EXERCISE PROMPT ▸
Reproduce the entries from the line containing "With the options" through the line containing "1618 centimetres", substituting "farthest" for "furthest" and leaving everything else unchanged.

Entries from a data source
"""

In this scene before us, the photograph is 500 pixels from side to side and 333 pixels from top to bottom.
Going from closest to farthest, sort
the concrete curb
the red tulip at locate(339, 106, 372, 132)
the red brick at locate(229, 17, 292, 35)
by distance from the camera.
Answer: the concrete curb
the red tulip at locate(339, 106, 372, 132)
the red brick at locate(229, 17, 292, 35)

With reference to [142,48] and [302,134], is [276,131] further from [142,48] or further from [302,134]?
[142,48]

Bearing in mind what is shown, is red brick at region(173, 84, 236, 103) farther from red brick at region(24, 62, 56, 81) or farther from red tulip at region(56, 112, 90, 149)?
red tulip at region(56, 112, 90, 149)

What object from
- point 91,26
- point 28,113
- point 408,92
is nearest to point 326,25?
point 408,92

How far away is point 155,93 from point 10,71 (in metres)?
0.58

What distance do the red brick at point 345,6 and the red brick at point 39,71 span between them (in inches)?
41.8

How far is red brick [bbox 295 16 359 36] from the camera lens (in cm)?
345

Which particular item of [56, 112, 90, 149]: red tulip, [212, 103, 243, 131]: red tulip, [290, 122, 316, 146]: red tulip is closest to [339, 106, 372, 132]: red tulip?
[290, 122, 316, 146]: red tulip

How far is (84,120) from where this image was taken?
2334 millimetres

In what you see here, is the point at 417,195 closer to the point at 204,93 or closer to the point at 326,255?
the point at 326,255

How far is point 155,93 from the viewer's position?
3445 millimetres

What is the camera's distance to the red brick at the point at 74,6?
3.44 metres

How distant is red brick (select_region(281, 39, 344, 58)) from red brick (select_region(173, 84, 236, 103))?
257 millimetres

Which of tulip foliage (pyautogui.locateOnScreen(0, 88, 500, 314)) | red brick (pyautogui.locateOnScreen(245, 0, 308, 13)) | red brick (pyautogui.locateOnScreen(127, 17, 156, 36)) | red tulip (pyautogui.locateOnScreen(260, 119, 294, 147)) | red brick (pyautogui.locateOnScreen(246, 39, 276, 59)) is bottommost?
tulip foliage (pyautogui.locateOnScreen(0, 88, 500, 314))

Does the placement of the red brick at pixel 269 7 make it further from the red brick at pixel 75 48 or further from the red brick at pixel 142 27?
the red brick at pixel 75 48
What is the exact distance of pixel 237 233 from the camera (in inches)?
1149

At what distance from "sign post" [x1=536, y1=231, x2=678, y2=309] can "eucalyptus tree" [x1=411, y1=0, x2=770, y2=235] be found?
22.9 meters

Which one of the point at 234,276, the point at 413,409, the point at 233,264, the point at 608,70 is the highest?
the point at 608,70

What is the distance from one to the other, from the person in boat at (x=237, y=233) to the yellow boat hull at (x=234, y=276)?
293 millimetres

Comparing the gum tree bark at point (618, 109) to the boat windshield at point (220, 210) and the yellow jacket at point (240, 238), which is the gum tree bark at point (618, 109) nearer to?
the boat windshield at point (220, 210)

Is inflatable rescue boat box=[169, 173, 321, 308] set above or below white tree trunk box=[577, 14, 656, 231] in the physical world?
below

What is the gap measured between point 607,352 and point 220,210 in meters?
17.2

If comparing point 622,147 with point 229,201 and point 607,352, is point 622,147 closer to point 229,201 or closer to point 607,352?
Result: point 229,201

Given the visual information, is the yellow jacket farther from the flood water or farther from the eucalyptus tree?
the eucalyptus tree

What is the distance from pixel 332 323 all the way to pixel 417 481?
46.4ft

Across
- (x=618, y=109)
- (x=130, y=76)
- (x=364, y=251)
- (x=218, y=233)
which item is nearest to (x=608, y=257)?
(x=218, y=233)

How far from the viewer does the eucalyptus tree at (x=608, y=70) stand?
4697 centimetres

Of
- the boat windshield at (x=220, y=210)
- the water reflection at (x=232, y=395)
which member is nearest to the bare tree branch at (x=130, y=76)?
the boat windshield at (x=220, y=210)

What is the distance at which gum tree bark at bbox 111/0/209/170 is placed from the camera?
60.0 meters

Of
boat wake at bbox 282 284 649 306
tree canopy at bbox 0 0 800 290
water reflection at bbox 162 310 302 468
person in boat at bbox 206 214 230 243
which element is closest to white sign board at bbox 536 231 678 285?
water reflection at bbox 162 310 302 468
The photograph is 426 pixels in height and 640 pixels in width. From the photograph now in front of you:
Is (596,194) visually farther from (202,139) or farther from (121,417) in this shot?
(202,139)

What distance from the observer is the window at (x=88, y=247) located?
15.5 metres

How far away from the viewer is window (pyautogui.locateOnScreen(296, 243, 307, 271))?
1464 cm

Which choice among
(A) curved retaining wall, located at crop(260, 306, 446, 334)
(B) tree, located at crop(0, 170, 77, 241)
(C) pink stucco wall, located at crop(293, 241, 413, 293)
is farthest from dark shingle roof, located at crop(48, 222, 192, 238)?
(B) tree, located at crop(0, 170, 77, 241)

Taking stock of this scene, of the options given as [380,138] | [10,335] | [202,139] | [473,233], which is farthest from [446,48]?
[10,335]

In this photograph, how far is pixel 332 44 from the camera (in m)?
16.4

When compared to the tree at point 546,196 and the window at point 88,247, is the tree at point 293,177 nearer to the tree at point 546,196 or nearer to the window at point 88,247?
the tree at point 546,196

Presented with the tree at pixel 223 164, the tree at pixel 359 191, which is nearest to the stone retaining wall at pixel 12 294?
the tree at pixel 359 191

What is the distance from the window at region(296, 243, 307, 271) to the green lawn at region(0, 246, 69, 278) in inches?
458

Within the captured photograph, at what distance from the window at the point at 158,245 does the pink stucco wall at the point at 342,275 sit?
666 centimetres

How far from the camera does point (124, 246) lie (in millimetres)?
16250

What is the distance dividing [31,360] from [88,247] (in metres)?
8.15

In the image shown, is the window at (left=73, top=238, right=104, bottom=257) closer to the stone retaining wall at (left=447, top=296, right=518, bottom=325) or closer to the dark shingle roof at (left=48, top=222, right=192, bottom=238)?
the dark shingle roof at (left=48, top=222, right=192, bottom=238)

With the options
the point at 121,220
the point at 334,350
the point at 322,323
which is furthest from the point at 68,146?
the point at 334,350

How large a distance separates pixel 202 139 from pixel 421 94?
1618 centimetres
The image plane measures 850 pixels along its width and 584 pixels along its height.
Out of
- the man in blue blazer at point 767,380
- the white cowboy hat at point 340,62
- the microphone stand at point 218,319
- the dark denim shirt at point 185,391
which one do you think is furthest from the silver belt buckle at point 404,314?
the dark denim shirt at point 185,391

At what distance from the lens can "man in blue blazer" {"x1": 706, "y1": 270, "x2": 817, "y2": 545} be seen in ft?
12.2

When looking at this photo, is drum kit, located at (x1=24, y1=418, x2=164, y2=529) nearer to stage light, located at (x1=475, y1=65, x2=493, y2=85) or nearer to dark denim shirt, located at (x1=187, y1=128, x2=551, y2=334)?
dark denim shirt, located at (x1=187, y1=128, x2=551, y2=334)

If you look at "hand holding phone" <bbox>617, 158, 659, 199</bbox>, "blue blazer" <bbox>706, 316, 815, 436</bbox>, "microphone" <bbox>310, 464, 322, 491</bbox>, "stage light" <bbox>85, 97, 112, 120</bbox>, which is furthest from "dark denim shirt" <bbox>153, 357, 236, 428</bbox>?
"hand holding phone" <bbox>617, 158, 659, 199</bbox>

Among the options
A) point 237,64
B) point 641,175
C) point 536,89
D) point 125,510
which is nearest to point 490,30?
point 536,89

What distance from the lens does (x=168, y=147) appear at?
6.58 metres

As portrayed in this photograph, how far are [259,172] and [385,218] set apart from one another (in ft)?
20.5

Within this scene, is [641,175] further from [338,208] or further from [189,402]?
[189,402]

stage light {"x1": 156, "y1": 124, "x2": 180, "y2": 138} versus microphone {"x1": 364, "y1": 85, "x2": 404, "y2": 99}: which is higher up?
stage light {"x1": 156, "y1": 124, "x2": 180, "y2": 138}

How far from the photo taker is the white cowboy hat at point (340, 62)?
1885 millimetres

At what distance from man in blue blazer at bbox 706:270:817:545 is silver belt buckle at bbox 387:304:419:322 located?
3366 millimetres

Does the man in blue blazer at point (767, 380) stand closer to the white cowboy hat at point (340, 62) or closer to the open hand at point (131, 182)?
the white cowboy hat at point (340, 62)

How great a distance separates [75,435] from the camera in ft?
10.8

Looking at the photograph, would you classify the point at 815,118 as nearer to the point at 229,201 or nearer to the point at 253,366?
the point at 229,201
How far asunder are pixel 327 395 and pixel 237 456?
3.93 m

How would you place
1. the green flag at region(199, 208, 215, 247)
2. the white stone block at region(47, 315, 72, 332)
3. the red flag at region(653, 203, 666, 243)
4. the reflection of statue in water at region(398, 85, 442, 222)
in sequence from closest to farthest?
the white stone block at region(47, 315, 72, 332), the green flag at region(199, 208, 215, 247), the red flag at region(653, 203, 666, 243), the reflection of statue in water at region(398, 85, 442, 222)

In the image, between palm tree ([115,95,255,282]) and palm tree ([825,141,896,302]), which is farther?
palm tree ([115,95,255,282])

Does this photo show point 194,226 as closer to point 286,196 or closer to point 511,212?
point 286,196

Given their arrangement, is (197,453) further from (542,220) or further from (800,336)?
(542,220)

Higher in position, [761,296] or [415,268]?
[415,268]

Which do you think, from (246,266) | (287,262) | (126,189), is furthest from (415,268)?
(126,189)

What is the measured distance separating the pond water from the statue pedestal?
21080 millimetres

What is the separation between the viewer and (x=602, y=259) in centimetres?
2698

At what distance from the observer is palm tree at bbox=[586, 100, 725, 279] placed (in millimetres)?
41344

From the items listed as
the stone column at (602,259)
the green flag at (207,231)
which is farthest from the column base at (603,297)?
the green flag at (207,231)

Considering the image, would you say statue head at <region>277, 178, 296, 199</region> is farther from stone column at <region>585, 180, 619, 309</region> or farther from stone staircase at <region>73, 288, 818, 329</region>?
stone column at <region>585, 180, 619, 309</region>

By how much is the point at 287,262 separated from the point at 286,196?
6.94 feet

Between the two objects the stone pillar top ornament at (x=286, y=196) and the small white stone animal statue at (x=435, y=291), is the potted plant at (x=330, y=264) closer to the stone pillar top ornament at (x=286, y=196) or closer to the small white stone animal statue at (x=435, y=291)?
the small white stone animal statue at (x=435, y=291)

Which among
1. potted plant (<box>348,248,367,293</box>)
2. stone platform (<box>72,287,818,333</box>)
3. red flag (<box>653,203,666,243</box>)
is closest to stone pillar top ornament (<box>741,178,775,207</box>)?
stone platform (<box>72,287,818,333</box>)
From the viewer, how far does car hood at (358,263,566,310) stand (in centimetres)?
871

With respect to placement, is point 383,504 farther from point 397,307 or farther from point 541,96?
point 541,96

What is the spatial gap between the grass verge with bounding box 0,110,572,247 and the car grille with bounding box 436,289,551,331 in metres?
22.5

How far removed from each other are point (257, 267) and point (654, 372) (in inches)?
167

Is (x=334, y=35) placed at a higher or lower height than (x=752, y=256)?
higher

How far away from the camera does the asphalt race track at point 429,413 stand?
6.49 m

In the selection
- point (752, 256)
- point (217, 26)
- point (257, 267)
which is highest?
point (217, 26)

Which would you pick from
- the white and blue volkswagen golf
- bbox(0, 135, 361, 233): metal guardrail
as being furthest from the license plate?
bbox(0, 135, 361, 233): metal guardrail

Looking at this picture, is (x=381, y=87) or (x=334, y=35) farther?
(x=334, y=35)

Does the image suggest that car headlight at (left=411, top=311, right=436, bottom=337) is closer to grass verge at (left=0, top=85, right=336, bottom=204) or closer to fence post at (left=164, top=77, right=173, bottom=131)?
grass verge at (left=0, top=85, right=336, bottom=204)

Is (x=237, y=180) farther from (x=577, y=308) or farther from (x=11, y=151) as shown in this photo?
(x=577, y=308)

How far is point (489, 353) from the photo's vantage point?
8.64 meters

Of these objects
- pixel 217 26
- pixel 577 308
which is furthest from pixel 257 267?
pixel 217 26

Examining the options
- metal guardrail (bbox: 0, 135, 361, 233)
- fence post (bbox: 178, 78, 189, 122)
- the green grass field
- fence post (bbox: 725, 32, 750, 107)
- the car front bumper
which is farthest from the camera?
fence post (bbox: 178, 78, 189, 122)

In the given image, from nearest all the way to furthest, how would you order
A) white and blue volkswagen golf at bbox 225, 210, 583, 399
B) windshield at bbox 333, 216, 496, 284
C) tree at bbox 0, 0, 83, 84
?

"""

RESPONSE FOR THIS EXERCISE ▸
With the options
the point at 121,220
the point at 334,350
the point at 322,323
which is farthest from the point at 68,146?
the point at 334,350

How large a distance separates pixel 202 139 from pixel 421 94?
1618 centimetres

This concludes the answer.